Why is it important to “flatten the curve”?
- “Buying time” allows us to ramp up production and stockpile other supplies, learn more about the disease, and prepare a more robust response.
- We also buy more time to develop vaccines and other medications, which may provide more definitive treatment to those who become critically ill or are at increased risk.
- We are less likely to run out of staffed hospital beds and supplies, such as ventilators, supplies and medications.
- Some viruses, such as influenza, tend to die off on their own, when warm weather arrives. While it remains unclear if this will be the case with COVID-19, flattening the curve will slow transmission until warm weather arrives.
It is simply in our best interest, as a society, to flatten the curve, even for those who are not at increased risk. After all, we all have loved ones who are at increased risk. Additionally, if we surpass the capacity of our healthcare system, anyone who may be in need of care, for any reason, could be negatively impacted by the lack of available resources.
Who is at increased risk from COVID-19?
Some people are at an increased risk from COVID-19, including:
- those who are 65 years of age or older.
- those who have chronic disease processes affecting their respiratory system.
- anyone who is immunocompromised.
- those suffering from chronic conditions such as diabetes or heart disease.
- those who are pregnant.
What can we do to help flatten the curve?
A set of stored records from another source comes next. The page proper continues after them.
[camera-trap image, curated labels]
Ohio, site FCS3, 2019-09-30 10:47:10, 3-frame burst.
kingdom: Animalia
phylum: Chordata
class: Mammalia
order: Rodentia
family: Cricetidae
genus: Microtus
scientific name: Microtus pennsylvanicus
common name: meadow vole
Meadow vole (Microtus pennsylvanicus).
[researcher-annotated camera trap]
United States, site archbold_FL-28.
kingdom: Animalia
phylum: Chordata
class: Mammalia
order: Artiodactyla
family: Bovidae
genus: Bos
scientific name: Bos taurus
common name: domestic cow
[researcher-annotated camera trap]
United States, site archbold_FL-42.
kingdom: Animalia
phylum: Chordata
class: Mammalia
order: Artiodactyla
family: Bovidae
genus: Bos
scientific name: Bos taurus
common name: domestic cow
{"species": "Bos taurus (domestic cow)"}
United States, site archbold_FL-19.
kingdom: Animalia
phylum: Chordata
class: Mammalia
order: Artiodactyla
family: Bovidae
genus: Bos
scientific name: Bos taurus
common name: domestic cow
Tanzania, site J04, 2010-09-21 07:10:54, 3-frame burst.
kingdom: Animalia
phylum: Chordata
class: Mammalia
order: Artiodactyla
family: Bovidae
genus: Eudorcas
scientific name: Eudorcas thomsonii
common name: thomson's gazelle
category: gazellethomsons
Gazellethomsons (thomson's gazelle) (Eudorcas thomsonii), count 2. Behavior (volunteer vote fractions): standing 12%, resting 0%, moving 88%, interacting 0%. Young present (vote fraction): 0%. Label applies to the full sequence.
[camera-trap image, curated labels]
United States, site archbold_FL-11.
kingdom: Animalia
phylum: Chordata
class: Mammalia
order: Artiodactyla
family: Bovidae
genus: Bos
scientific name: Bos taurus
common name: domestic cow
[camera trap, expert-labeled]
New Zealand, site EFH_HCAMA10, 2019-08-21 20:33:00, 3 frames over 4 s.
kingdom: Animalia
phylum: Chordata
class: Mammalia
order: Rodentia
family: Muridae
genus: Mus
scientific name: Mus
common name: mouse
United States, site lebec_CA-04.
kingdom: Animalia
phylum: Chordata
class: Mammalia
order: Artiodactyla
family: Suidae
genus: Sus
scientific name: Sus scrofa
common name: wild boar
In general, any steps taken to help prevent transmission of COVID-19 will help us flatten the curve. Remember, any of us could be carrying the virus and potentially transmitting to others for 2-14 days prior to an onset of symptoms. Therefore, we need to be proactive.
Stay home and self-isolate as much as possible now.
Encourage those who may be at increased risk to limit any contact with others as much as possible.
Watch for symptoms of COVID-19.
If you begin to exhibit symptoms (fever of 100.4 or greater, cough, shortness of breath), remain at home and contact your doctor, who will advise you on appropriate measures individual to your specific circumstances. If you believe it to be an emergency, call 911. Dispatchers should be questioning you about the presence of these symptoms as they discuss the nature of your call. Regardless of your answers, EMS will respond.
Consider those experiencing social isolation.
Those who have undertaken extreme social distancing measures (especially the elderly and/or infirm) may be at risk of social isolation and could be experiencing a lack of food and other resources. We need to tend to those in our communities who find themselves in this situation. This enables them to continue with social distancing safely and in some degree of comfort. This could include calling them, offering to drop of food, medication, and supplies, etc. Just be sure to avoid close contact.
Maintain good hygiene.
Cough into your elbow. Wash your hands frequently and thoroughly (at least 20 seconds). Try to keep hand sanitizer available for when soap and water may not be practical. Clean frequently touched surfaces (counters, tables, doorknobs, phones, etc.) daily.
Limit additional or unnecessary trips out.
This is especially important for places where you might come into close contact with others. Bulk purchasing (within reason) may be appropriate to accomplish this.
Maintain a distance of six feet from others as much as possible.
Avoid groups and avoid handshakes and hugging.
When you take these proactive measures to “flatten the curve,” you help support your local healthcare professionals who are doing their best to manage their response to this threat. And for that, we thank you!